#### Document extract:
------------
[Lustre-discuss] Clients frozen during pressure test

Tue Aug 4 10:43:47 PDT 2009

On Aug 03, 2009  22:10 +0800, Lu Wang wrote:
> 		I am doing pressure test for a new 10-OSS Lustre file system using 70 client node. (each server has 10Gb Ethernet connection, each client has 1Gb Ethernet connection, there are 3 OST on 3 RAID6 volulme for one OSS)
> 		Each time, after about 4 hours, clients began to be frozen one after another. command "lfs check osts" shows that the frozen clients cannot access some OSTs. 
> 		error: check 'testfs-OST0007-osc-c9b82800': Resource temporarily unavailable (11)
> 		error: check 'testfs-OST0008-osc-c9b82800': Resource temporarily unavailable (11)
> 		error: check 'testfs-OST0009-osc-c9b82800': Resource temporarily unavailable (11)
> 
> and  command "lctl ping server" , shows "Input/Out put error"
------------
#### Information supplied:

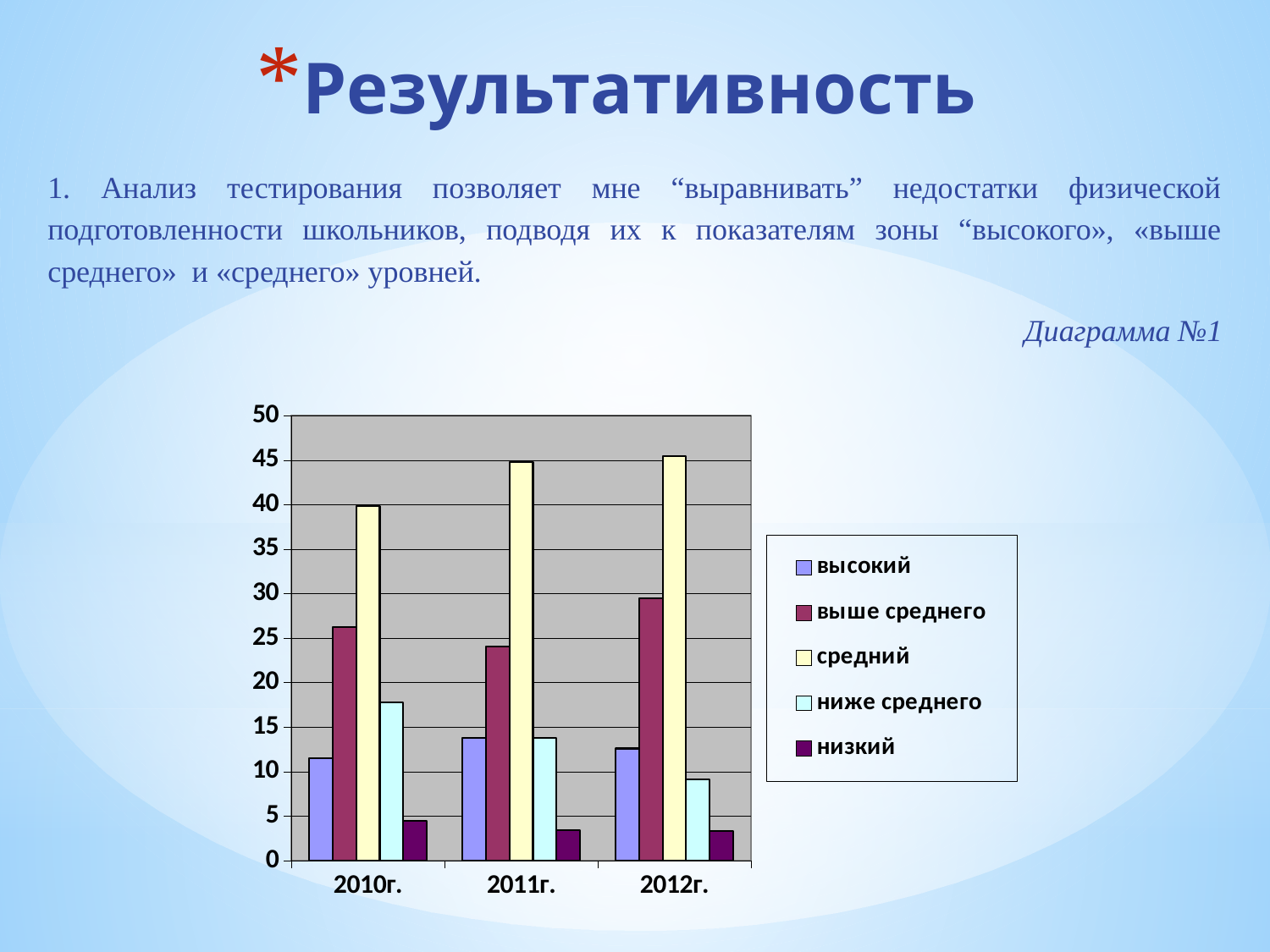
Is the value for ниже среднего in 2012г. greater or less than 10? less Is the value for выше среднего in 2011г. greater or less than 20? greater Which is larger: выше среднего in 2010г. or выше среднего in 2012г.? 2012г. Which series has the lowest value in 2012г.? низкий What kind of chart is shown on the slide? bar chart How many year categories are shown on the x axis? 3 What label is given to the chart above it on the slide? Диаграмма №1 Which series has the highest value in 2010г.? средний Is the value for средний in 2010г. greater or less than 35? greater How many series does the legend list? 5 Does the value for ниже среднего rise or fall from 2010г. to 2012г.? fall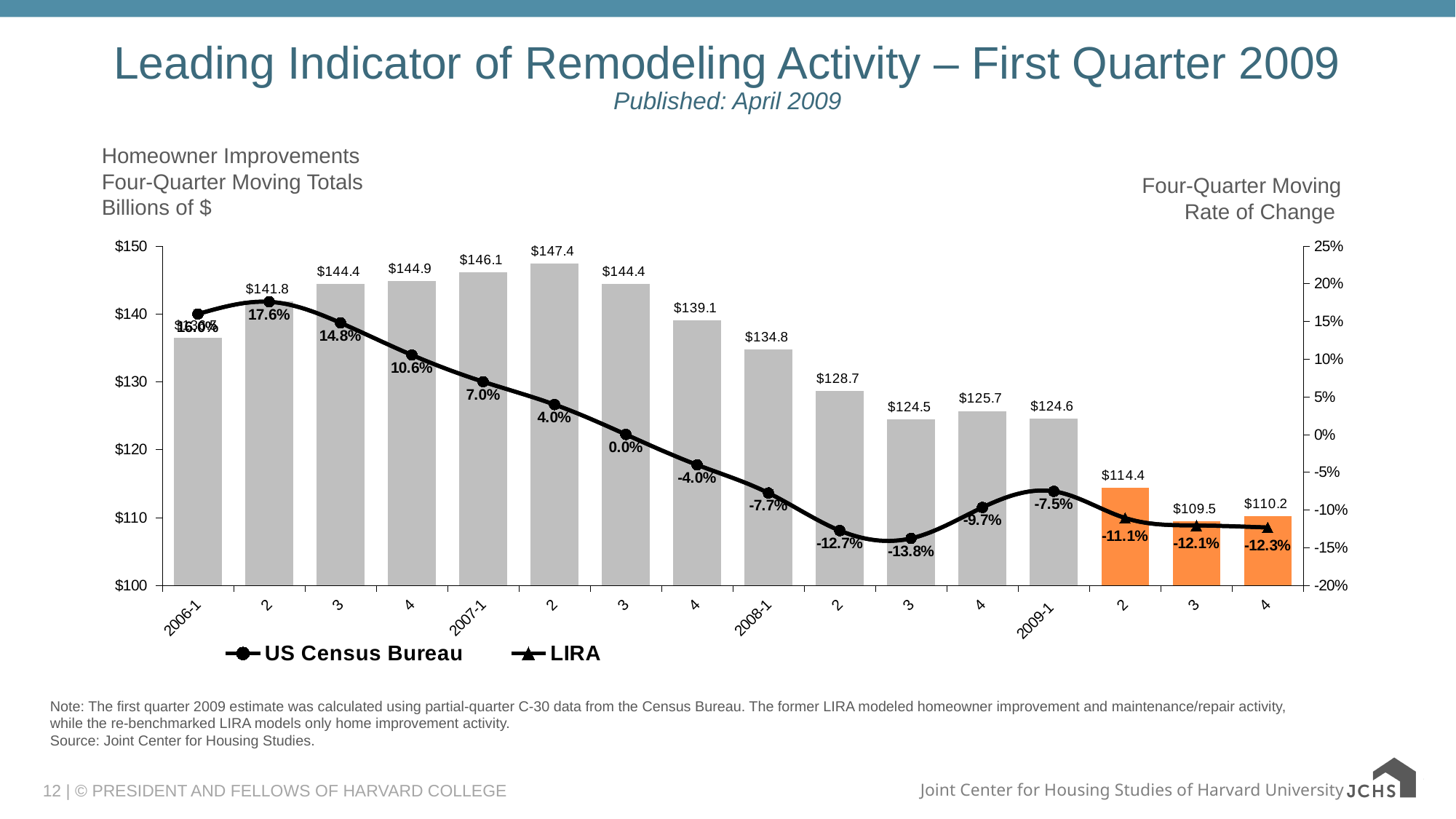
How many series does the legend list? 2 What are the two series named in the legend? US Census Bureau and LIRA How many quarters (bars) are plotted on the chart? 16 What is the four-quarter moving total of homeowner improvements for 2007-2? $147.4 What is the difference between the four-quarter moving totals for 2007-2 and 2009-3? $37.9 Which quarter has the lowest four-quarter moving rate of change? 2008-3 What is the four-quarter moving total shown for the 2009-4 bar? $110.2 Which quarter has the lowest four-quarter moving total of homeowner improvements? 2009-3 Which quarter has the highest four-quarter moving total of homeowner improvements? 2007-2 Which is larger, the four-quarter moving total for 2008-4 or for 2009-1? 2008-4 What is the four-quarter moving rate of change shown for 2008-3? -13.8% What is the overall trend of the four-quarter moving totals from 2007-2 to 2009-3? Falling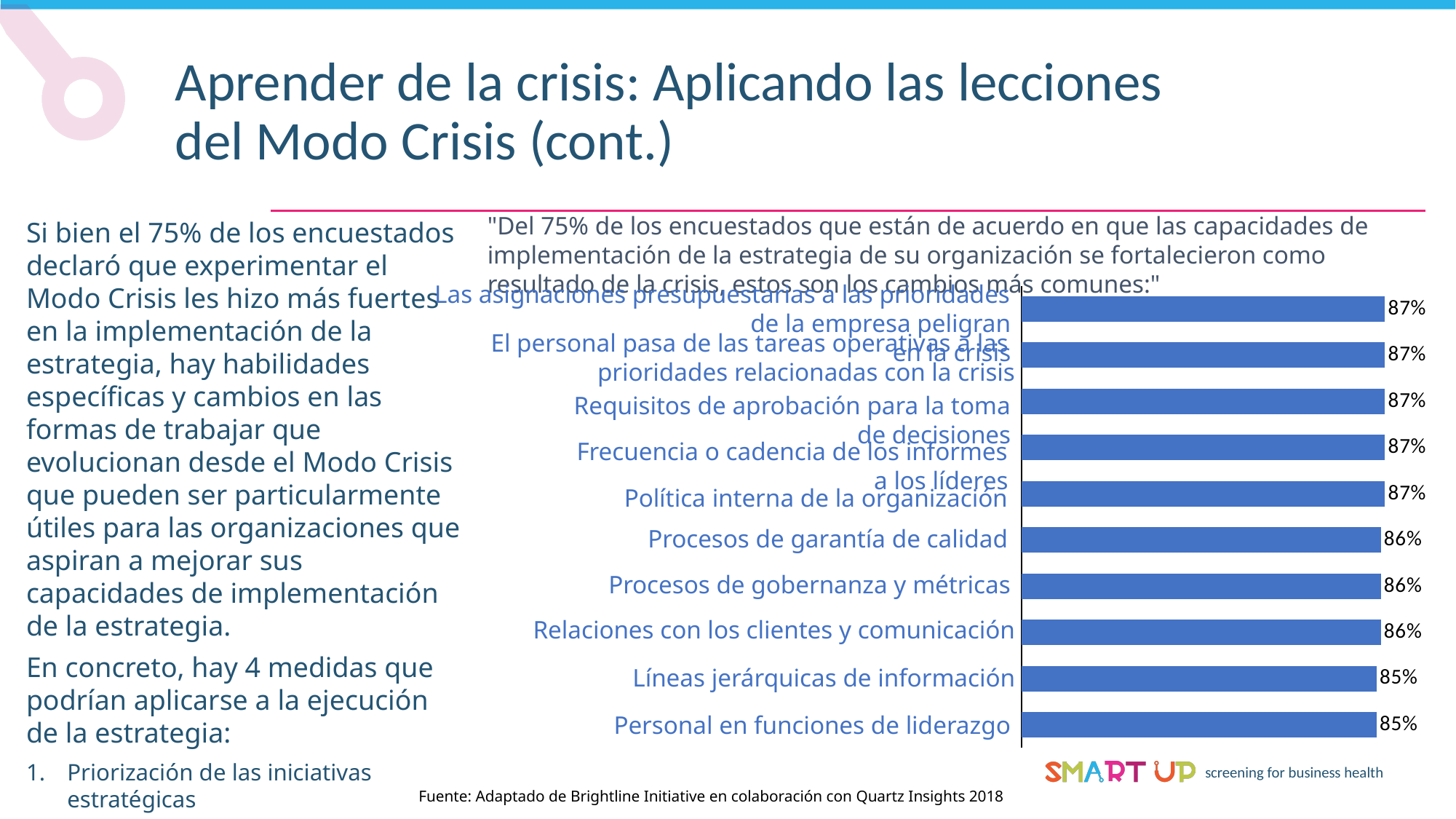
What value is shown for "Relaciones con los clientes y comunicación"? 86% How many categories are plotted in the chart? 10 What value is shown for "Personal en funciones de liderazgo"? 85% What value is shown for "Procesos de garantía de calidad"? 86% What value is shown for "Requisitos de aprobación para la toma de decisiones"? 87% What is the difference between the values for "Política interna de la organización" and "Personal en funciones de liderazgo"? 2 percentage points What kind of chart is shown on the slide? Bar chart What colour are the bars in the chart? Blue What value is shown for "Líneas jerárquicas de información"? 85% Which has a larger value: "Procesos de gobernanza y métricas" or "Líneas jerárquicas de información"? Procesos de gobernanza y métricas What value is shown for "Política interna de la organización"? 87% Do the values rise or fall going from the top bar to the bottom bar? Fall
------------
#### About this task:
In the Lustre pressure-test message, reproduce word for word the passage that begins at the words "[Lustre-discuss] Clients frozen" and ends after "access some OSTs.".

#### Exercise result:
[Lustre-discuss] Clients frozen during pressure test

Tue Aug 4 10:43:47 PDT 2009

On Aug 03, 2009  22:10 +0800, Lu Wang wrote:
> 		I am doing pressure test for a new 10-OSS Lustre file system using 70 client node. (each server has 10Gb Ethernet connection, each client has 1Gb Ethernet connection, there are 3 OST on 3 RAID6 volulme for one OSS)
> 		Each time, after about 4 hours, clients began to be frozen one after another. command "lfs check osts" shows that the frozen clients cannot access some OSTs.